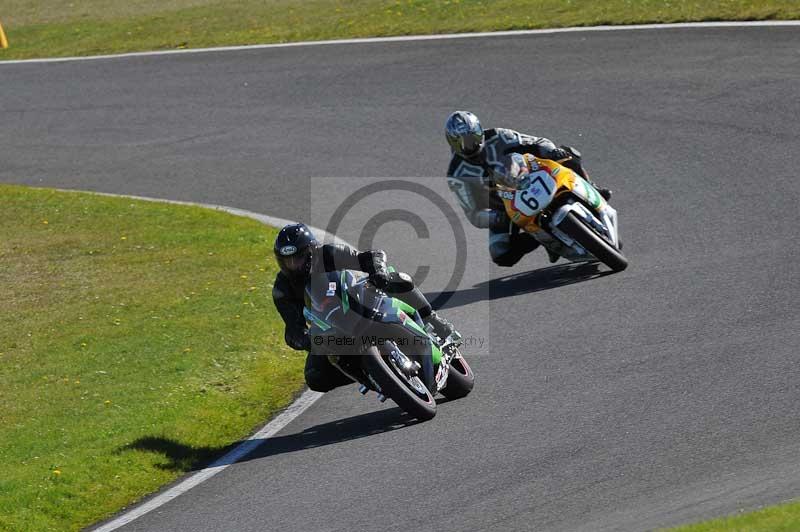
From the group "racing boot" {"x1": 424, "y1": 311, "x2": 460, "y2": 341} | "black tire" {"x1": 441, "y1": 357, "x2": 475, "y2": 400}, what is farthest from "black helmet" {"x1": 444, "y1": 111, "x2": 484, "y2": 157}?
"black tire" {"x1": 441, "y1": 357, "x2": 475, "y2": 400}

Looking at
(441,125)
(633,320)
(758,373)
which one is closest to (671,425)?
(758,373)

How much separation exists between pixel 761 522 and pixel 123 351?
7710 mm

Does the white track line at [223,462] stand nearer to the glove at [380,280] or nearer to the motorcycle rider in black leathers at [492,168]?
the glove at [380,280]

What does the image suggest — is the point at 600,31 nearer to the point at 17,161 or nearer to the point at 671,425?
the point at 17,161

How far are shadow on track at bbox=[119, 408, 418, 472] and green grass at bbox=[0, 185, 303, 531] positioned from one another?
0.03 meters

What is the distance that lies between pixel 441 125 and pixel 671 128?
3815 mm

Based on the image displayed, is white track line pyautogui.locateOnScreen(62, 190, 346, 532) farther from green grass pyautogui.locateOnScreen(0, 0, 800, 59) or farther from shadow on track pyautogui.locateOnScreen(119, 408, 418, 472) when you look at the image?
green grass pyautogui.locateOnScreen(0, 0, 800, 59)

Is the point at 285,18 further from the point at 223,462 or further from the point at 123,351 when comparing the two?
the point at 223,462

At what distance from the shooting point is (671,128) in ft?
57.8

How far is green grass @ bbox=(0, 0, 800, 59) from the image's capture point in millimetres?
21953

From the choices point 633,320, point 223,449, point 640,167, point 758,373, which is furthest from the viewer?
point 640,167

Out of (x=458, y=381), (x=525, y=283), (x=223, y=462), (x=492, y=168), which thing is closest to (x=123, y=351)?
(x=223, y=462)

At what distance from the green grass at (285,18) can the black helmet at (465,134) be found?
8800 millimetres

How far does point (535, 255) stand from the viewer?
14492 mm
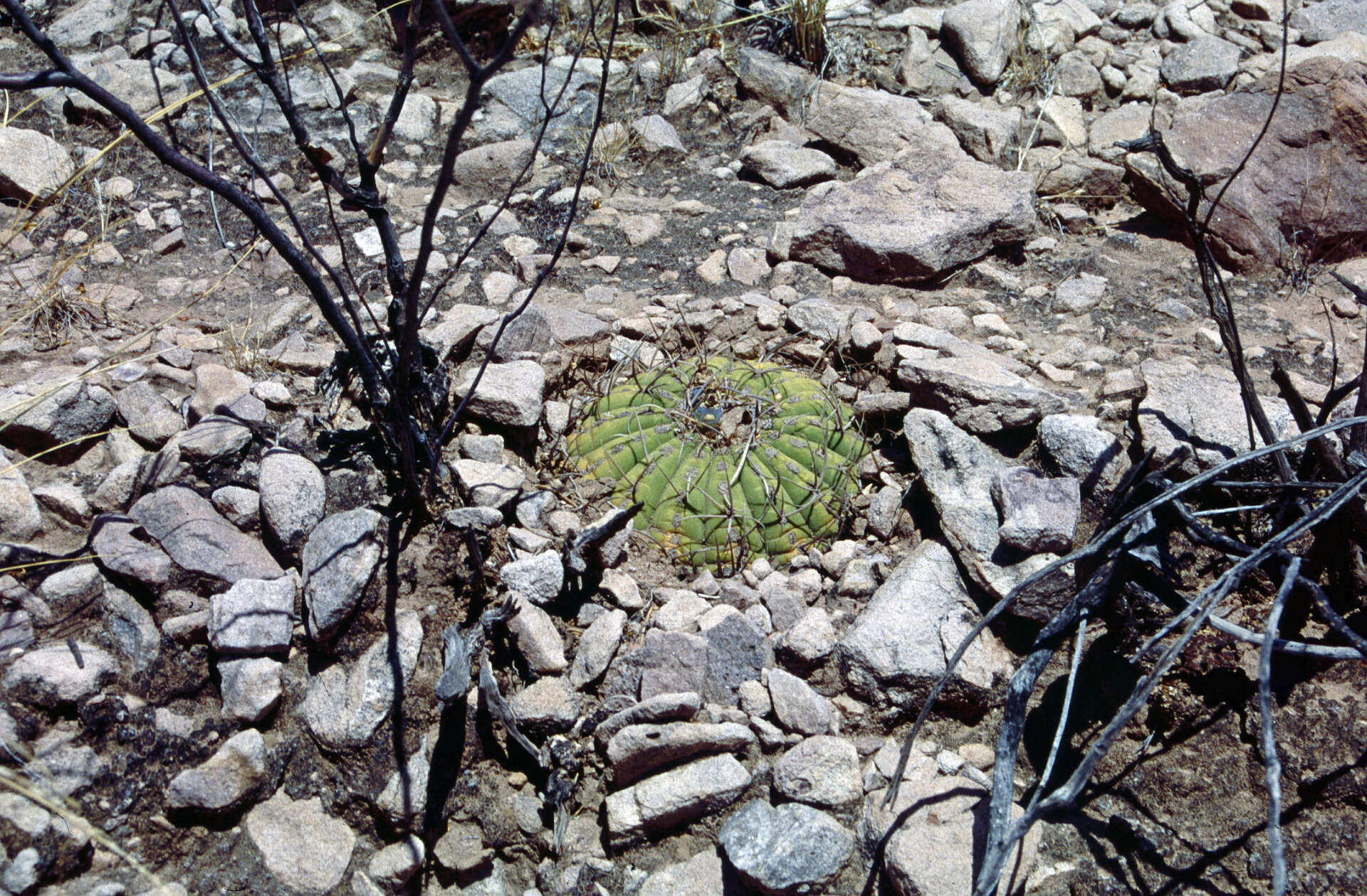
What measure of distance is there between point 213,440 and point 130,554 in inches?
14.9

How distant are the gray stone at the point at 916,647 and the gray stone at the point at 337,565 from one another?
1.19m

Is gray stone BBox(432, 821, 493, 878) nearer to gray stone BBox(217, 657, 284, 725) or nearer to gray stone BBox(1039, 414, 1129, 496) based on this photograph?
gray stone BBox(217, 657, 284, 725)

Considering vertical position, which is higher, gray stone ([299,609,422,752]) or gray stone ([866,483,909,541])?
gray stone ([866,483,909,541])

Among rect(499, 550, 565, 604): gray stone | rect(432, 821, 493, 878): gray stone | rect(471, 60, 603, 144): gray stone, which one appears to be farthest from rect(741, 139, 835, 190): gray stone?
rect(432, 821, 493, 878): gray stone

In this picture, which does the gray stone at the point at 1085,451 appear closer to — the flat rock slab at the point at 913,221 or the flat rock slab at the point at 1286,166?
the flat rock slab at the point at 913,221

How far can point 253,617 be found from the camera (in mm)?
2217

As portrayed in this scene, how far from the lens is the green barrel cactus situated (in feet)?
8.60

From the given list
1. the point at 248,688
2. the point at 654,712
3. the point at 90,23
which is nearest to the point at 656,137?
the point at 90,23

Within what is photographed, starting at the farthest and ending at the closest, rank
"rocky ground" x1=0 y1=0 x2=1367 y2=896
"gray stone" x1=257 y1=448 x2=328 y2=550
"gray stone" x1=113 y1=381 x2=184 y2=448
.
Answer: "gray stone" x1=113 y1=381 x2=184 y2=448 < "gray stone" x1=257 y1=448 x2=328 y2=550 < "rocky ground" x1=0 y1=0 x2=1367 y2=896

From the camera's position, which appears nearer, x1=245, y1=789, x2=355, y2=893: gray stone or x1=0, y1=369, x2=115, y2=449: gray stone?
x1=245, y1=789, x2=355, y2=893: gray stone

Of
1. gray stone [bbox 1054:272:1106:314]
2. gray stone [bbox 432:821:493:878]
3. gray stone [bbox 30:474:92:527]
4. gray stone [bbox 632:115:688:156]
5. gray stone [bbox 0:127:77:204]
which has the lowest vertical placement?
gray stone [bbox 432:821:493:878]

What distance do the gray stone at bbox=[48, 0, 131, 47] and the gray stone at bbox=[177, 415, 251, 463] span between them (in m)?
3.40

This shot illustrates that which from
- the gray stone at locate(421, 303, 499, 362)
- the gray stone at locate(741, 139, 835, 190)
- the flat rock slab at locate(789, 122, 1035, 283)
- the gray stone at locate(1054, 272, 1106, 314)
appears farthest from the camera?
the gray stone at locate(741, 139, 835, 190)

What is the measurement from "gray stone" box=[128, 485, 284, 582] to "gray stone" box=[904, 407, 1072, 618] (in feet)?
5.79
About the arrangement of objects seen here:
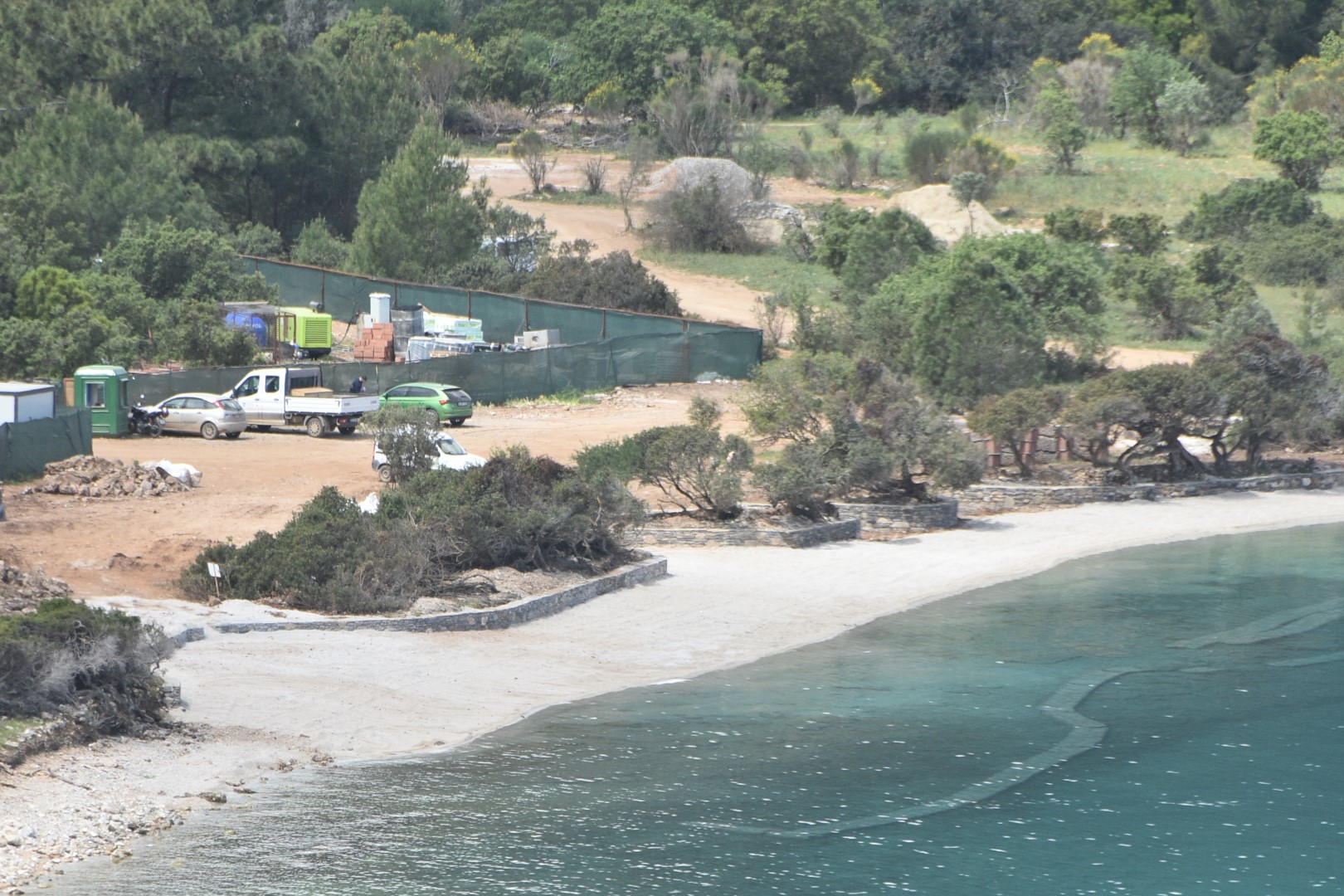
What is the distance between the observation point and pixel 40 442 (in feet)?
107

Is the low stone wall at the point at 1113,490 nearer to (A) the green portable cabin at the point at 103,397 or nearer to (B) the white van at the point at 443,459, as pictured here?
(B) the white van at the point at 443,459

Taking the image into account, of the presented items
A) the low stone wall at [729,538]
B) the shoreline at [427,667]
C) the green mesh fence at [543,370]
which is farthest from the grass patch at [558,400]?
the low stone wall at [729,538]

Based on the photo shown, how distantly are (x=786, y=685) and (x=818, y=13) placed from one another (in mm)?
84868

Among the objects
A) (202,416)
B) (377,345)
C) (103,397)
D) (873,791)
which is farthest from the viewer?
(377,345)

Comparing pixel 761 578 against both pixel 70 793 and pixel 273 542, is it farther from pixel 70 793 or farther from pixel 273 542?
pixel 70 793

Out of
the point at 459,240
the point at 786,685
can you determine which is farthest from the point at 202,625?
the point at 459,240

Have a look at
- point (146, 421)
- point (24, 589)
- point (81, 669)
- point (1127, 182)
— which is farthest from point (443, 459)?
point (1127, 182)

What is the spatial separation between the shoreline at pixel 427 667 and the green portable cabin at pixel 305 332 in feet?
84.0

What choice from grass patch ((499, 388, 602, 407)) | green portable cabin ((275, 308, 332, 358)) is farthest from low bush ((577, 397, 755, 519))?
green portable cabin ((275, 308, 332, 358))

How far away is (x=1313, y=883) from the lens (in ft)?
50.4

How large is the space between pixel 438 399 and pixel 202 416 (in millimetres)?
5839

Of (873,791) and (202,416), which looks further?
(202,416)

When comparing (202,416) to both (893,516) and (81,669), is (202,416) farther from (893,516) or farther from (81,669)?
(81,669)

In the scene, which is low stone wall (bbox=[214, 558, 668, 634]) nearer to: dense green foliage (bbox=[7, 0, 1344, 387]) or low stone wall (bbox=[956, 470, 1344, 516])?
low stone wall (bbox=[956, 470, 1344, 516])
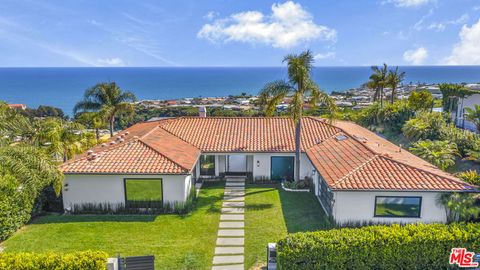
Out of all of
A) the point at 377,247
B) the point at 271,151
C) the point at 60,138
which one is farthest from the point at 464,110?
the point at 60,138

■ ■ ■ ■

WHAT YOU WILL DO:
Reproduce verbatim the part of the records above that opens with the line containing "In the scene, which" and continues through the final line of the records, omitting the pictures.

TASK RESULT:
In the scene, which is low stone wall (bbox=[214, 558, 668, 634]) nearer to: dense green foliage (bbox=[7, 0, 1344, 387]) or low stone wall (bbox=[956, 470, 1344, 516])?
low stone wall (bbox=[956, 470, 1344, 516])
Out of all of
A) the point at 377,247
B) the point at 271,151
C) the point at 60,138
which one is farthest from the point at 464,110?
the point at 60,138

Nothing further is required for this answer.